───── Text provided

Friday, January 4, 2013

Fitness is Dead...


Fitness has been buried alive by mediocrity.

"Hip Hop is Dead"-Nas

Well, fitness is dead too...


The parallels between the hip hop game and the fitness game are eerily similar.  First of all, let me state that there are many great rap artists and many great personal trainers.  But in that same breath there are also a lot of one hit wonders.  There is a lot of commercialization of the industry.  There are a lot of cats only concerned with bloviating worthless theories and taking money from unknowing people.  And there is definitely a lack of creativity and passion these days.

──────────
───── Source data

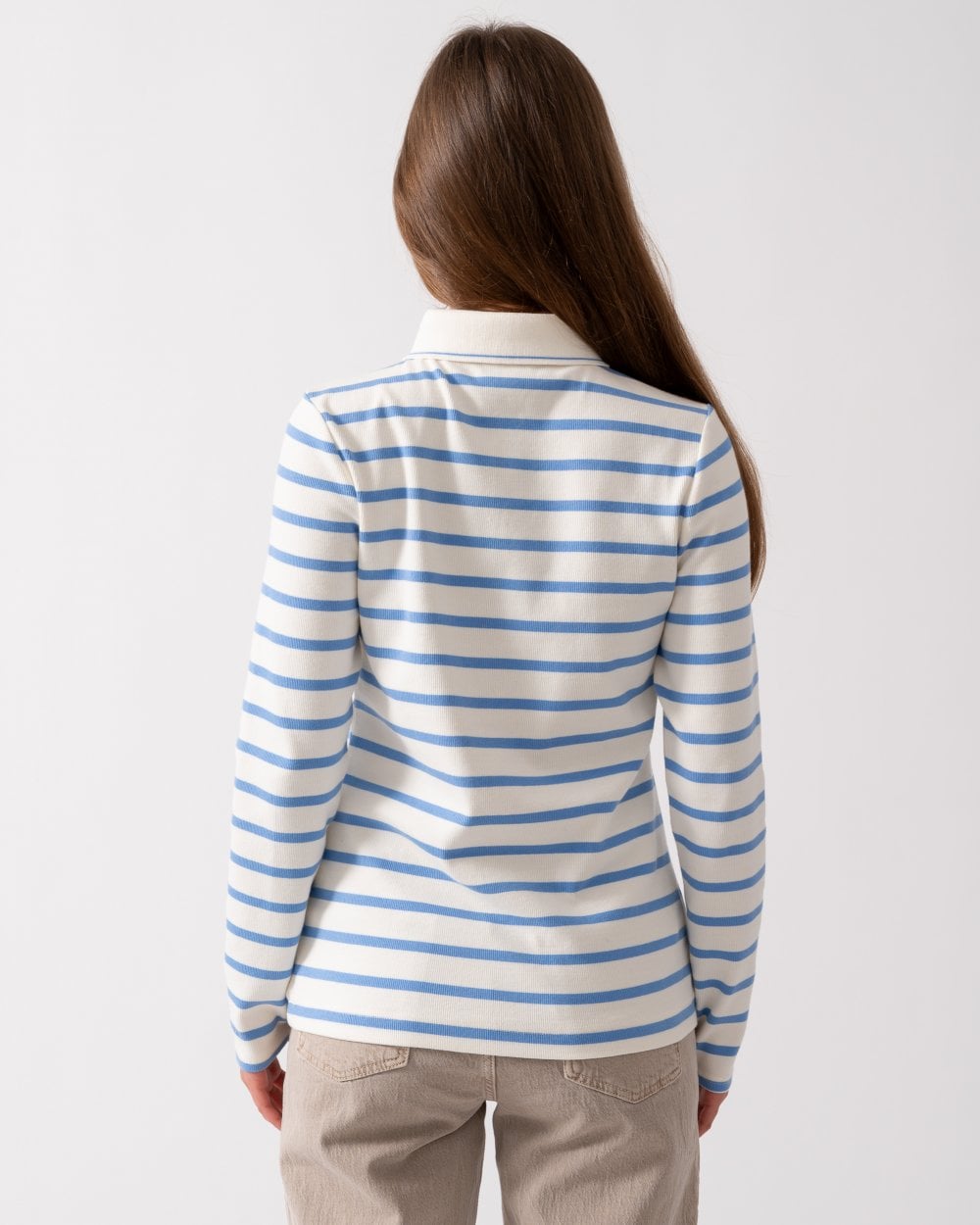 Joules Fairfield Womens Ribbed Polo 224303 - Cream/Blue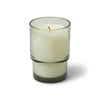 Glass, scented holiday candle with an etched design of stars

──────────

Required action A => Rewrite the paragraph beginning "The parallels between the hip hop game" from the fitness post as a bulleted list, keeping its main points.
Required action B => Translate this sentence from the fitness post into Spanish: "Fitness has been buried alive by mediocrity."
Required action C => According to the fitness post, why is fitness dead? Answer in one to three sentences.

Response A =>
- Hip hop and the fitness industry share strikingly similar traits.
- Both fields have many great practitioners: rap artists in one, personal trainers in the other.
- Both also have many one-hit wonders.
- Each industry is heavily commercialized.
- Many people push worthless theories and take money from people who don't know better.
- Creativity and passion are lacking today.

Response B => El fitness ha sido enterrado vivo por la mediocridad.

Response C => The post says fitness has been buried alive by mediocrity. Like hip hop, the industry has many one-hit wonders, heavy commercialization, and people who push worthless theories to take money from unknowing clients. It also lacks creativity and passion.